Group Accounting
Companies Act
Statutory financial statements to give true and fair view
289. (1) The directors of a company shall not approve financial statements for the purposes of this Part unless they are satisfied that they give a true and fair view of the assets, liabilities and financial position, as at the end of the financial year, and profit or loss, for the financial year—
(a) in the case of the company’s entity financial statements, of the company alone (as distinct from the company and its subsidiary undertakings, if any, taken as a whole),
(b) in the case of the company’s group financial statements, of the company and all the subsidiary undertakings included in the consolidation taken as a whole, so far as concerns the members of the company.
(2) The statutory auditors of a company, in performing their functions under this Act in relation to the company’s statutory financial statements, shall have regard to the directors’ duty under subsection (1).
Obligation to prepare entity financial statements under relevant financial reporting framework
290. (1) The directors of a company shall prepare entity financial statements for the company in respect of each financial year of it.
(2) The entity financial statements prepared under this section shall be the statutory financial statements of a company that does not prepare group financial statements under section 293 .

-*-*-

_Required work:_
1. According to the Companies Act excerpt, how often must the directors prepare entity financial statements for the company?
2. Reproduce the Companies Act excerpt from "Obligation to prepare" to "year of it.".
The lines that come next are separate material, unrelated to the Companies Act excerpt.

_Given data:_
-*-*-

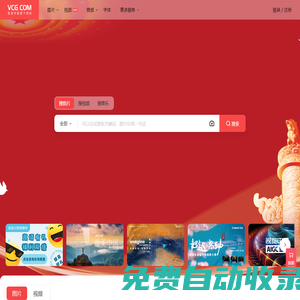 視覺中國VCG.COM-正版商用圖片,視頻,音樂,字體,插畫_素材庫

-*-*-

_Task results:_
1. For each financial year of the company.

2.
Obligation to prepare entity financial statements under relevant financial reporting framework
290. (1) The directors of a company shall prepare entity financial statements for the company in respect of each financial year of it.